Governmental and civic organizations published water-saving techniques, and people traded tips on social media. 

By February 20, less than three weeks after the government engaged the water restrictions, Cape Town cut its daily water consumption to less than 50% of pre-drought levels. Officials pushed Day Zero back into the region’s rainy season, to July 9, 2018.

At the end of June nature rescued the region with average rainfall for the first time in four years. Rain and conservation pushed dam water levels sustainable heights and Cape Town canceled Day Zero indefinitely. But it was a wakeup call for Cape Town and the rest of the world. 

Cape Town’s narrow escape wasn’t attributable to a single initiative or technology but rather a multifaceted approach driven by technology, regulation, communication, and community engagement.

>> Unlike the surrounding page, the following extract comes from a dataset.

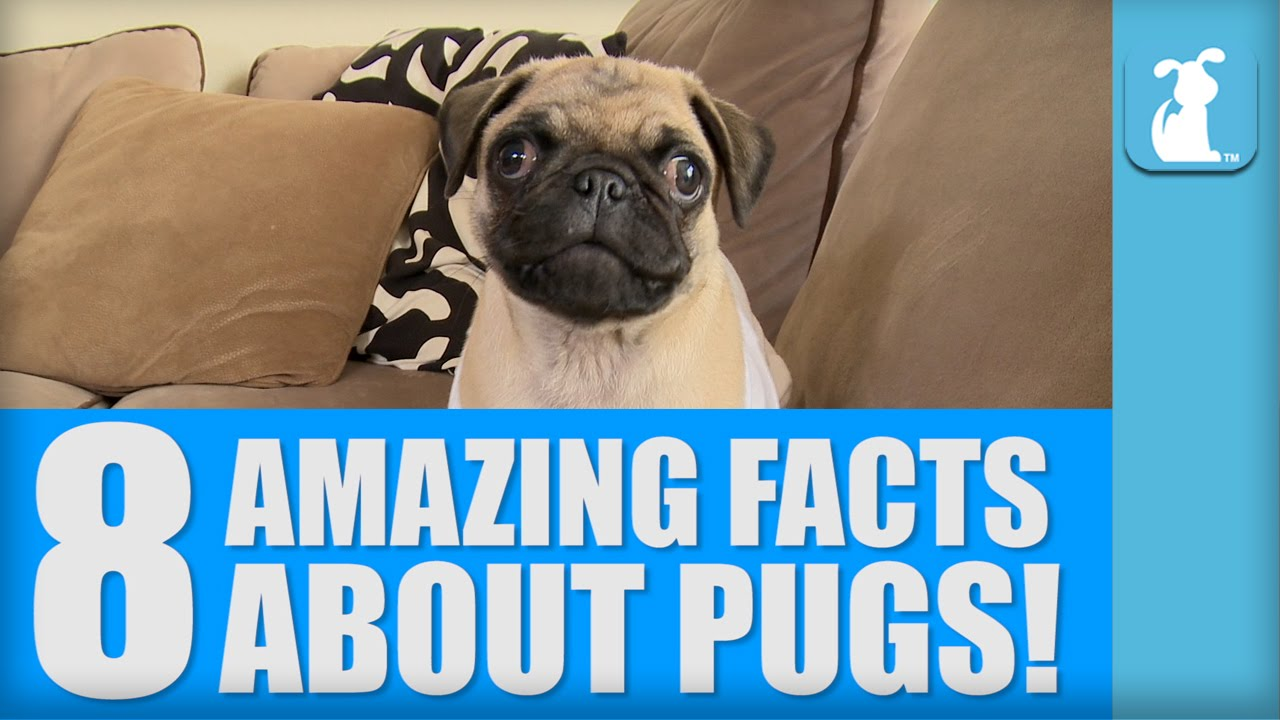 8 Amazing Facts About Pugs Youtube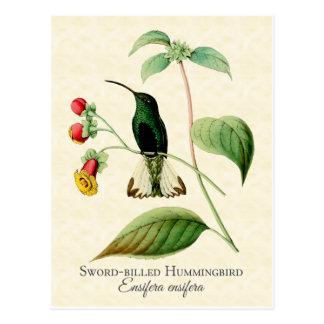 Carte Postale Art de cru de colibri affiché par épée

There Are No Easy Solutions For Water Savings

Water shortages like those in the United States’ Great Plains and South Africa’s Cape Town are found globally. Farmers and other citizens do not believe that they are responsible for the challenge or can meaningfully impact it. Significantly reducing fresh water use is possible but the solutions are either painful, like firm government mandated quotas, or uncertain in impact or schedule like the many enticing new technologies. With one notable exception: wasting less food.

Tossing less food in the waste bin injects more money into our bank accounts: what’s wrong with that? Government initiatives to create easier to understand food labelling will help. I also think that less shapely produce needs a marketing campaign like, “I’m ugly and delicious.”

To close the coming 40% gap between fresh water supply and demand we must also focus on increasing supply.

Part Three – What About Making More Fresh Water?

Part-3 of this three-part series will dive into the many active global projects aiming to radically increase our fresh water supply. As with decreasing demand there are no easy solutions but fresh water abundance is a real possibility. However, it will take some patient and clever marketing to convince populations to accept some of the techniques. I’ll leave you with this teaser: “Toilet-to-table.”

In the meantime, feel free to post your ideas for using less water on a global scale without sacrificing quality of life.

Comments

2 responses to “Slashing Water Use With Innovation, Food, and Tough Choices”

  1. Tim Flood Avatar

    Peter, your posts, illuminating some of today’s more perplexing problems, make for fascinating and informative reading. Your evidence-based approach to discussing challenges and solutions to difficult human challenges is very appealing to readers like me who are turned off by the disinformation spread by everyday hysterical, political, religious, and “social” noise. Thank you, Peter, for caring enough to actually become informed and share your findings! Keep writing and I’ll keep reading.

    1. Peter Wicher Avatar
      Peter Wicher

      Thanks, Tim. A key goal with FutureResolve is using facts to show what’s real and possible or otherwise. The future has so much crazy potential that “noise” isn’t needed to make it interesting and inspiring. Part-3 spoiler alert: water abundance is totally possible.